Content warning:
Father, tell me why I was born / imitation of flesh. The years
have swung shut / behind me and still my lust letters / to silicon
have gone unanswered, still / I have never felt the vitriol
of a mother / ’s womb. Last night I / met a girl behind the factory,
chipped / my teeth on her shoulder while she clasped / my name
between her lips. She said / I was most lovable / when I was
the parts / and not the sum. Hungrily, I think of tearing / myself apart:
my tongue / on her bedstand, toes on the kitchen counter,
mechanical / heart in the closet. The things I would do / for her.
Tomorrow, I’ll look at you / and remember the movie / where autumn
foams / at the lips of heretics & / everything is coated / in the thick
semblance of dawn. In the darkness / of the theater, I listened / for
a heartbeat but all / I heard was the grinding of gears in the cavity /
of my breast—language / of decay written in clockwork.
Father, in my next life, promise me arsonist / of all smaller fires.

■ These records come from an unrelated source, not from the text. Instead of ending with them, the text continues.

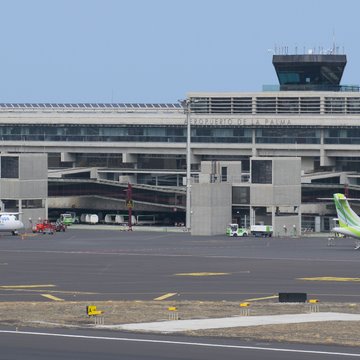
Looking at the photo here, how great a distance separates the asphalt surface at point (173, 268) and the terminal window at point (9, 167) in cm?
2286

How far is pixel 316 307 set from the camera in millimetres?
66062

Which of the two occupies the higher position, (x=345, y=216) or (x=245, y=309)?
(x=345, y=216)

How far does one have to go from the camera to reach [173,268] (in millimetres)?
100250

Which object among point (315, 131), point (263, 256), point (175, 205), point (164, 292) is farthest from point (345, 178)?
point (164, 292)

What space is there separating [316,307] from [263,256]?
1949 inches

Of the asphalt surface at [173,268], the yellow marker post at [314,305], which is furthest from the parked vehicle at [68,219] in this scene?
the yellow marker post at [314,305]

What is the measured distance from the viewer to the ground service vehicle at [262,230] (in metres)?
154

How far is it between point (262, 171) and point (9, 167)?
36933mm

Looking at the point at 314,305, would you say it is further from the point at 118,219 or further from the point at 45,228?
the point at 118,219

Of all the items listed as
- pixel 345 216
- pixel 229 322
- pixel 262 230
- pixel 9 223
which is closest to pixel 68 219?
pixel 9 223

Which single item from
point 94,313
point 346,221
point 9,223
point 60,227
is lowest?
point 94,313

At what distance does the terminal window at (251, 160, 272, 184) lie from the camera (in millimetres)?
156750

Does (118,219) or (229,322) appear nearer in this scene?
(229,322)

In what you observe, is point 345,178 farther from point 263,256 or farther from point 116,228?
point 263,256
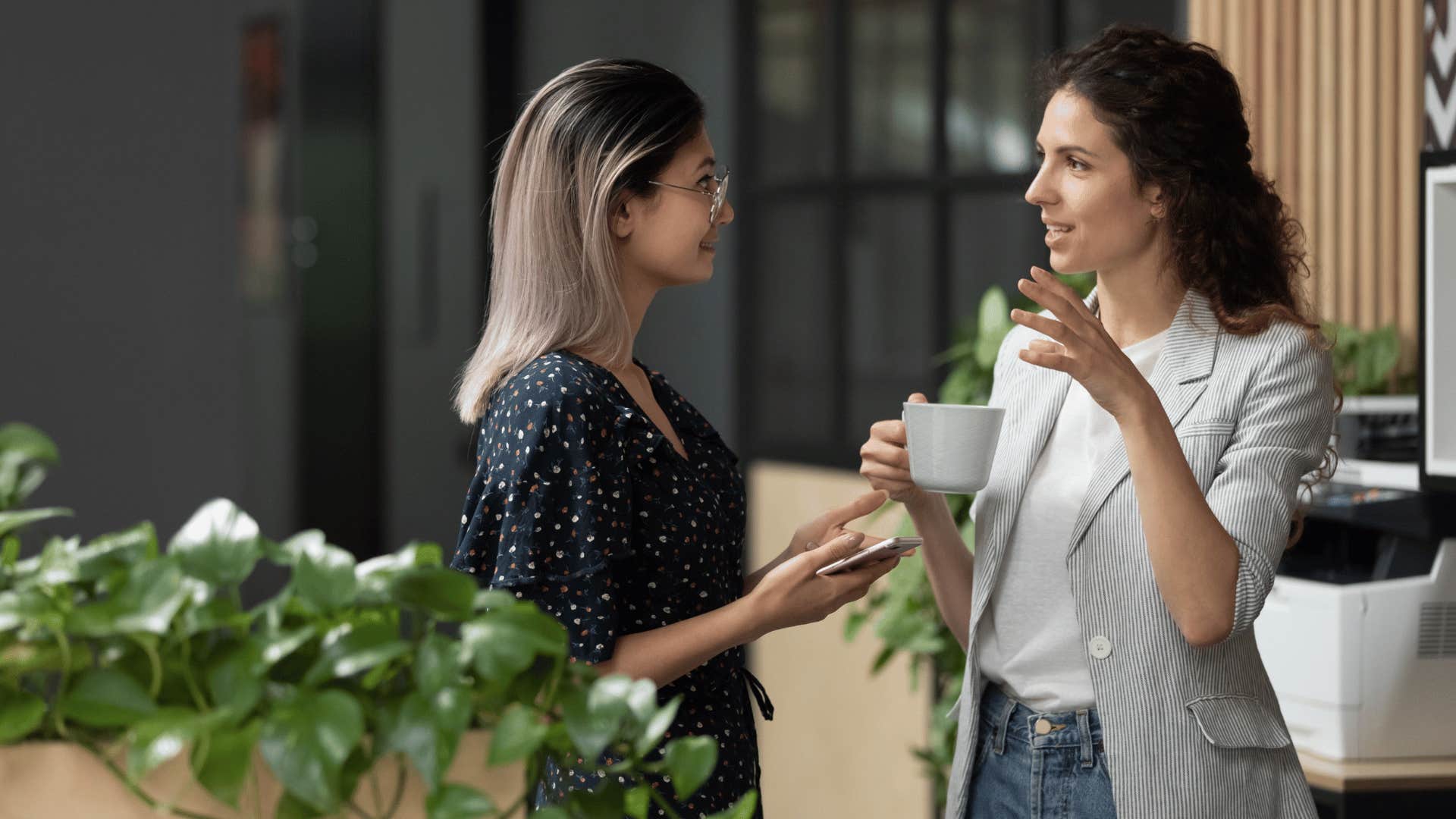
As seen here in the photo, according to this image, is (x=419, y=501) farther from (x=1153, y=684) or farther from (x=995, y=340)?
(x=1153, y=684)

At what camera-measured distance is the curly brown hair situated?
136 cm

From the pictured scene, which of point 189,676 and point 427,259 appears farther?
point 427,259

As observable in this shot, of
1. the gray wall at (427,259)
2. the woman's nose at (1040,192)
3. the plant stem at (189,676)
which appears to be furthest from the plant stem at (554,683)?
the gray wall at (427,259)

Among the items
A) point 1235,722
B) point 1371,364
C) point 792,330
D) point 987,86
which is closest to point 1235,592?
point 1235,722

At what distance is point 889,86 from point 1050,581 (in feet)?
9.00

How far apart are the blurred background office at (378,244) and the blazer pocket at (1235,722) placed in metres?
1.84

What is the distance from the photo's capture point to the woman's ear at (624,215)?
1.35 metres

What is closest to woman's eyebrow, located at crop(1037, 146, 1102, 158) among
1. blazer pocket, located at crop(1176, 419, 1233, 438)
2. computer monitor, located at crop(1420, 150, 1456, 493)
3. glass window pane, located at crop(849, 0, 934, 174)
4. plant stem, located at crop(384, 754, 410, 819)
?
blazer pocket, located at crop(1176, 419, 1233, 438)

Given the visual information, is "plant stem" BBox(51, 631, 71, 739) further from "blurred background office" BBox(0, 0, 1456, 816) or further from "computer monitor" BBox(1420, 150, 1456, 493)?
"blurred background office" BBox(0, 0, 1456, 816)

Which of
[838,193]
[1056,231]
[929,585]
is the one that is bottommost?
[929,585]

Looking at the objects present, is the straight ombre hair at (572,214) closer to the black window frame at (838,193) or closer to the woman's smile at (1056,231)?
the woman's smile at (1056,231)

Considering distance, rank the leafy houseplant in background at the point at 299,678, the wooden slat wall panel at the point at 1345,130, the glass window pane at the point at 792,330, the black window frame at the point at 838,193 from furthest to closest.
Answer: the glass window pane at the point at 792,330 < the black window frame at the point at 838,193 < the wooden slat wall panel at the point at 1345,130 < the leafy houseplant in background at the point at 299,678

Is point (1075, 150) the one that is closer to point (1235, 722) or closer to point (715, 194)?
point (715, 194)

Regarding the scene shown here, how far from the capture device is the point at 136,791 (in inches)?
25.2
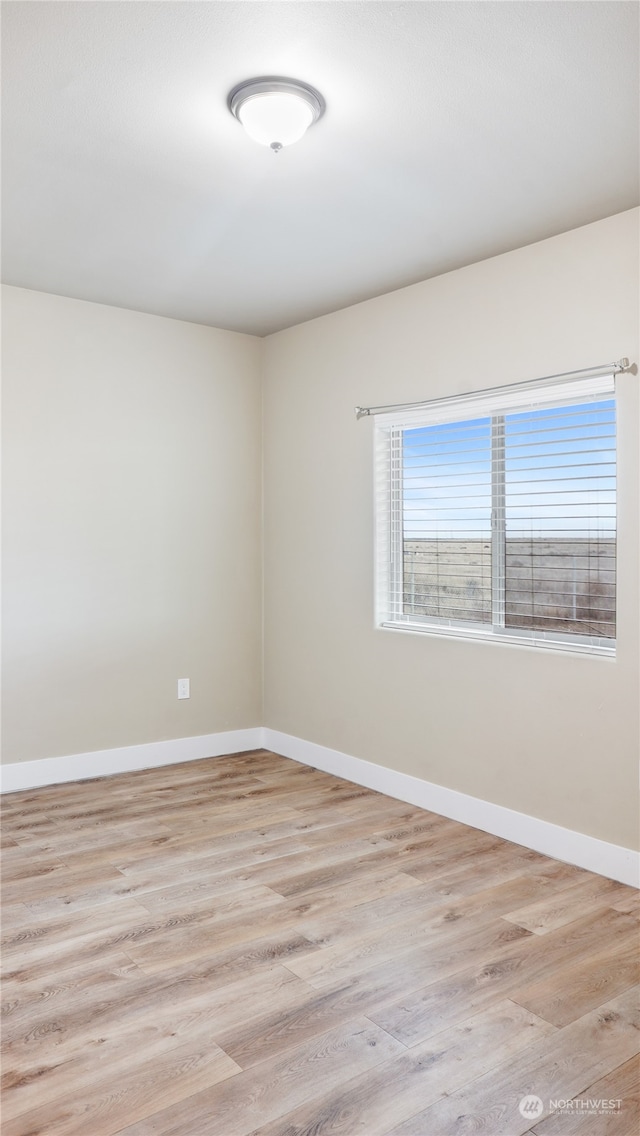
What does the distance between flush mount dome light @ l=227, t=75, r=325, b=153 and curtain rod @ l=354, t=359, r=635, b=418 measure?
1.41m

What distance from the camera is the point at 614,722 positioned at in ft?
9.79

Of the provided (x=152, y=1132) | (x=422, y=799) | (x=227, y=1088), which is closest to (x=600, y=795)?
(x=422, y=799)

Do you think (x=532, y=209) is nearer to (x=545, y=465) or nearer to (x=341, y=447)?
(x=545, y=465)

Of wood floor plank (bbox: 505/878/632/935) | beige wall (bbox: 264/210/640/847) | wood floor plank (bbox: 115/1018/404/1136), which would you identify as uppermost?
beige wall (bbox: 264/210/640/847)

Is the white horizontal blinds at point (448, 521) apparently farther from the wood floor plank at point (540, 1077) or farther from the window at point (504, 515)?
the wood floor plank at point (540, 1077)

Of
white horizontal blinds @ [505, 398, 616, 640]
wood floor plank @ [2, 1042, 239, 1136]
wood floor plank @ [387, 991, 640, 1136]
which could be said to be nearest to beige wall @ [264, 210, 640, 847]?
white horizontal blinds @ [505, 398, 616, 640]

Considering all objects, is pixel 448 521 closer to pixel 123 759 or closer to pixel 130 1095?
pixel 123 759

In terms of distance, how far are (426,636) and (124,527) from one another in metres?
1.82

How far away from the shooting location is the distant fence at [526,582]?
3.11 m

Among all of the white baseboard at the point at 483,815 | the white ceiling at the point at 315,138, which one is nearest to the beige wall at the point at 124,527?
the white ceiling at the point at 315,138

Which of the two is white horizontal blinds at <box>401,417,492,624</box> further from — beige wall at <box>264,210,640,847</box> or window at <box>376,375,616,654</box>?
beige wall at <box>264,210,640,847</box>

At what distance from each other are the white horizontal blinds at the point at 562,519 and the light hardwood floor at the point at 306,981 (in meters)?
1.02

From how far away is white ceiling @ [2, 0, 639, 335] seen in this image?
1955 mm

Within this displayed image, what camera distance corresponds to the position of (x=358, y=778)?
4.19m
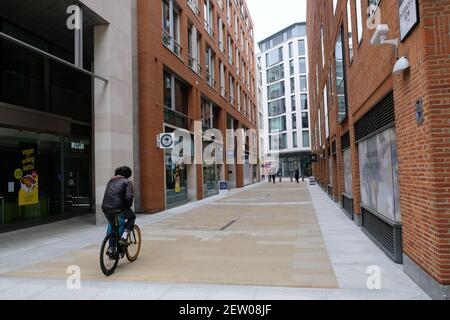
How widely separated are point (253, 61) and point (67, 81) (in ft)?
121

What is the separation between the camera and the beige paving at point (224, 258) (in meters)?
5.86

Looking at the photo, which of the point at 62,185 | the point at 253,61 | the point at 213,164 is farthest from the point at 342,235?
Result: the point at 253,61

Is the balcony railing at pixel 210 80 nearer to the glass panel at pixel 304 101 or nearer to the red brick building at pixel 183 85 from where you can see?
the red brick building at pixel 183 85

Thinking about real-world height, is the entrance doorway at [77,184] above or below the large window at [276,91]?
below

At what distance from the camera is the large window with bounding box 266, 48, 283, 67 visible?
69.3 m

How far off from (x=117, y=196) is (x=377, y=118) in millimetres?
5501

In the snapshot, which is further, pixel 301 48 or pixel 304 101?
pixel 301 48

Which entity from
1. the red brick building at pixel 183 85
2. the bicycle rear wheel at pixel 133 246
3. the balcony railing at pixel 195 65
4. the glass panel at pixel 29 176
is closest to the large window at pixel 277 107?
the red brick building at pixel 183 85

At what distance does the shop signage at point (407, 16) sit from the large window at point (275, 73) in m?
65.2

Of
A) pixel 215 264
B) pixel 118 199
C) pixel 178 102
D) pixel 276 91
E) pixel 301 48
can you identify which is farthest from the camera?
pixel 276 91

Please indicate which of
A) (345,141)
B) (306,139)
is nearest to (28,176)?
(345,141)

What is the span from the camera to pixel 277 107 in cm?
6969

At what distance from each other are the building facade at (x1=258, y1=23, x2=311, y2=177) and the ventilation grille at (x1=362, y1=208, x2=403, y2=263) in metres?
53.8

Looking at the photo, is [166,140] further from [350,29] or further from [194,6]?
[194,6]
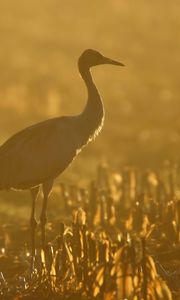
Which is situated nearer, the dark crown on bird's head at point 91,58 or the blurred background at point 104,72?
the dark crown on bird's head at point 91,58

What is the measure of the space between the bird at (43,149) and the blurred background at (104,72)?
574cm

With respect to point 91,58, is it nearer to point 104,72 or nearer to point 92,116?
point 92,116

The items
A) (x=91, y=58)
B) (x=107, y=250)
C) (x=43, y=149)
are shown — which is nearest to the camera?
(x=107, y=250)

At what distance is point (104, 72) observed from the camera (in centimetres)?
3238

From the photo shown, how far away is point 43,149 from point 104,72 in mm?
19056

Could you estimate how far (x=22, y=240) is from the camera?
571 inches

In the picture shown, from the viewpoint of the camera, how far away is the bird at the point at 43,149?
1325 centimetres

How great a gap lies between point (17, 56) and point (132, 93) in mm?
6039

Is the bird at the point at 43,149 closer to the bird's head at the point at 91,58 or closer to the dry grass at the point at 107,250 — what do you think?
the dry grass at the point at 107,250

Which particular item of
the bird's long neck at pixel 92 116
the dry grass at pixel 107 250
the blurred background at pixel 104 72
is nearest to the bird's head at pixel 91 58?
the bird's long neck at pixel 92 116

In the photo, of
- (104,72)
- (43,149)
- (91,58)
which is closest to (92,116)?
(43,149)

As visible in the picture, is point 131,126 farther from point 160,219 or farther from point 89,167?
point 160,219

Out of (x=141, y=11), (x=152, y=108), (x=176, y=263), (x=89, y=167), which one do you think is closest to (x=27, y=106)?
(x=152, y=108)

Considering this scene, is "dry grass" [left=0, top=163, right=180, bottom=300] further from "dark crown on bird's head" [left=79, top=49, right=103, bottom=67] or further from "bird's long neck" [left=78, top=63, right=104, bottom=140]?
"dark crown on bird's head" [left=79, top=49, right=103, bottom=67]
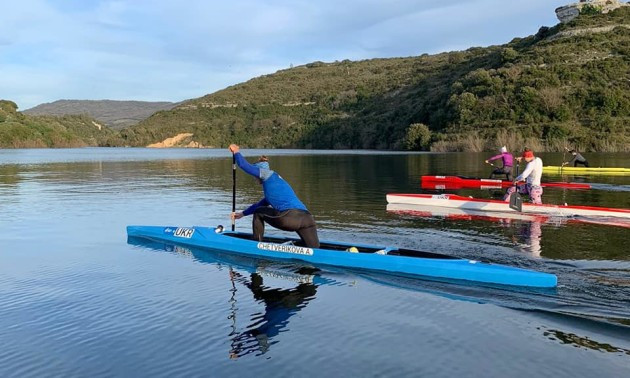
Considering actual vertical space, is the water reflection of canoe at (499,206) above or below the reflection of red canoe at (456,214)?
above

Promise me story / still fleet-footed and blazing, story where I
become more / than steam. And pretend that I never / prayed
to the veins / of a trembling city, never saw god / written in neon
lights. How / a soot-stained factory girl / left fingerprints
on the inside / of my heart. Her fingers soft / like a violet blooming
through scrap metal, roots tangled / around stillborn engines. / So
all those years ago—did the question never occur to you, / so blind
with youth you would do anything / just to see something of your
own survive? About whether to be alive / meant more than just bone
marrow and unsung mantras. / And about sentience: the hole borne
into the gut of every wretched / youth. Every father left / with want
in the soles of his shoes. / Every child left pining for transience.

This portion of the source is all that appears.